▶ _AIM OF THE TASK_
The full listing should be set down again without a single alteration.

▶ _DATA TO EXAMINE_
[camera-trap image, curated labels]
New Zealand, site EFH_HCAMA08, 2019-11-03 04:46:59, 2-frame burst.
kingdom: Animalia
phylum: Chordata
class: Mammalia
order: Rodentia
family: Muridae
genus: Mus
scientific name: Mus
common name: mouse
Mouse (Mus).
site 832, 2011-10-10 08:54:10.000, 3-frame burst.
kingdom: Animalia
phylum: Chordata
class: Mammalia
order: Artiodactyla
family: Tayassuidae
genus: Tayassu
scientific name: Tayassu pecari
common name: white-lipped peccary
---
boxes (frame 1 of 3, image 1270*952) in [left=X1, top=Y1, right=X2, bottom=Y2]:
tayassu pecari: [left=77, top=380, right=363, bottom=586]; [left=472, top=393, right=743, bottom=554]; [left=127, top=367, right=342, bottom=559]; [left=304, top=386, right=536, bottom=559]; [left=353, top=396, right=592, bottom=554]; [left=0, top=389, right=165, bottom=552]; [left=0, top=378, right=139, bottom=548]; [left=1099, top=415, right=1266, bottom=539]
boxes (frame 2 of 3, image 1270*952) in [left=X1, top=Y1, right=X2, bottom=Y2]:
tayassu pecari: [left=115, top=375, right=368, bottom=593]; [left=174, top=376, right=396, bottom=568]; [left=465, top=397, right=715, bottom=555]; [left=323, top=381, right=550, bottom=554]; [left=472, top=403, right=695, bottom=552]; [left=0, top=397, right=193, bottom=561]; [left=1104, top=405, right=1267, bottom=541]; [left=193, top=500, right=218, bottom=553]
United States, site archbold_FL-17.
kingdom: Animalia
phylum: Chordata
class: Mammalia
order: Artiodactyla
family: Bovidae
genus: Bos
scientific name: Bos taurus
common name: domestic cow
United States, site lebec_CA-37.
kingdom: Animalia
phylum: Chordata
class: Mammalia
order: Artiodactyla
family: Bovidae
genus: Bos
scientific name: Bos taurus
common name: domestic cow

▶ _RESULT FOR THIS TASK_
[camera-trap image, curated labels]
New Zealand, site EFH_HCAMA08, 2019-11-03 04:46:59, 2-frame burst.
kingdom: Animalia
phylum: Chordata
class: Mammalia
order: Rodentia
family: Muridae
genus: Mus
scientific name: Mus
common name: mouse
Mouse (Mus).
site 832, 2011-10-10 08:54:10.000, 3-frame burst.
kingdom: Animalia
phylum: Chordata
class: Mammalia
order: Artiodactyla
family: Tayassuidae
genus: Tayassu
scientific name: Tayassu pecari
common name: white-lipped peccary
---
boxes (frame 1 of 3, image 1270*952) in [left=X1, top=Y1, right=X2, bottom=Y2]:
tayassu pecari: [left=77, top=380, right=363, bottom=586]; [left=472, top=393, right=743, bottom=554]; [left=127, top=367, right=342, bottom=559]; [left=304, top=386, right=536, bottom=559]; [left=353, top=396, right=592, bottom=554]; [left=0, top=389, right=165, bottom=552]; [left=0, top=378, right=139, bottom=548]; [left=1099, top=415, right=1266, bottom=539]
boxes (frame 2 of 3, image 1270*952) in [left=X1, top=Y1, right=X2, bottom=Y2]:
tayassu pecari: [left=115, top=375, right=368, bottom=593]; [left=174, top=376, right=396, bottom=568]; [left=465, top=397, right=715, bottom=555]; [left=323, top=381, right=550, bottom=554]; [left=472, top=403, right=695, bottom=552]; [left=0, top=397, right=193, bottom=561]; [left=1104, top=405, right=1267, bottom=541]; [left=193, top=500, right=218, bottom=553]
United States, site archbold_FL-17.
kingdom: Animalia
phylum: Chordata
class: Mammalia
order: Artiodactyla
family: Bovidae
genus: Bos
scientific name: Bos taurus
common name: domestic cow
United States, site lebec_CA-37.
kingdom: Animalia
phylum: Chordata
class: Mammalia
order: Artiodactyla
family: Bovidae
genus: Bos
scientific name: Bos taurus
common name: domestic cow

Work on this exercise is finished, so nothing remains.